En cinquième lieu, aux termes de l’article L. 435-1 du code de l’entrée et du séjour des étrangers et du droit d’asile : « L’étranger dont l’admission au séjour répond à des considérations humanitaires ou se justifie au regard des motifs exceptionnels qu’il fait valoir peut se voir délivrer une carte de séjour temporaire portant la mention « salarié », « travailleur temporaire » ou « vie privée et familiale », sans que soit opposable la condition prévue à l’article L. 412-1 (…) ».
Pour les mêmes motifs de fait que ceux exposés au point 11, les requérants ne justifient d’aucun motif exceptionnel ou circonstance humanitaire de nature à permettre leur admission exceptionnelle au séjour. Dans ces conditions, la préfète des Vosges n’a pas entaché les décisions attaquées d’une erreur manifeste dans l’appréciation de leur situation au regard des dispositions précitées. Par suite, le moyen doit être écarté.

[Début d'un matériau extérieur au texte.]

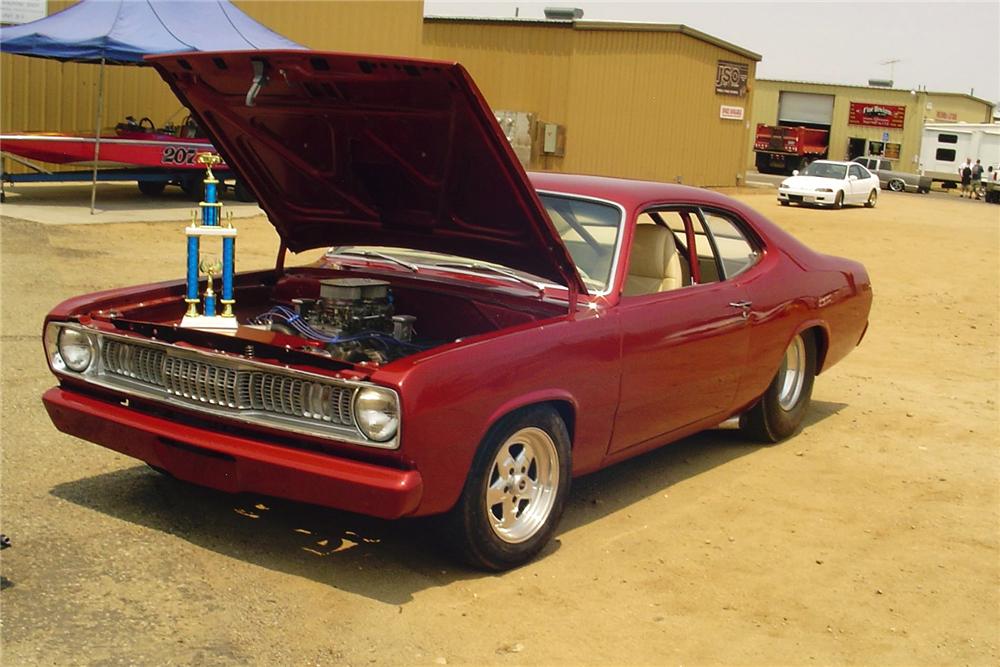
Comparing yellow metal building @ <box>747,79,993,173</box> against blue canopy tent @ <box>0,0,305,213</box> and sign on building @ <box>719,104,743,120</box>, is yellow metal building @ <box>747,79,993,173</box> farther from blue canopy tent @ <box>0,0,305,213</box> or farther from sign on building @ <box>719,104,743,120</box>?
blue canopy tent @ <box>0,0,305,213</box>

Il résulte de tout ce qui précède que les requêtes de MM. et Mme E… doivent être rejetées, y compris en leurs conclusions à fin d’injonction sous astreinte et celles présentées au titre des articles 37 de la loi du 10 juillet 1991 et L. 761-1 du code de justice administrative.
D E C I D E :
Article 1er :
Les requêtes de MM. et Mme E… sont rejetées.
Article 2 : Le présent jugement sera notifié à M. G… E…, à Mme B… E…, à M. C… E…, à M. H… E…, à la préfète des Vosges et à Me Géhin.
Délibéré après l’audience publique du 21 octobre 2025 à laquelle siégeaient :
M. Coudert, président,
Mme Milin-Rance, première conseillère,
M. Siebert, conseiller.
Rendu public par mise à disposition au greffe le 18 novembre 2025.
Le rapporteur,
T. SiebertLe président,
B. Coudert
La greffière,
A. Mathieu
La République mande et ordonne à la préfète des Vosges en ce qui la concerne ou à tous commissaires de justice à ce requis en ce qui concerne les voies de droit commun contre les parties privées, de pourvoir à l’exécution de la présente décision.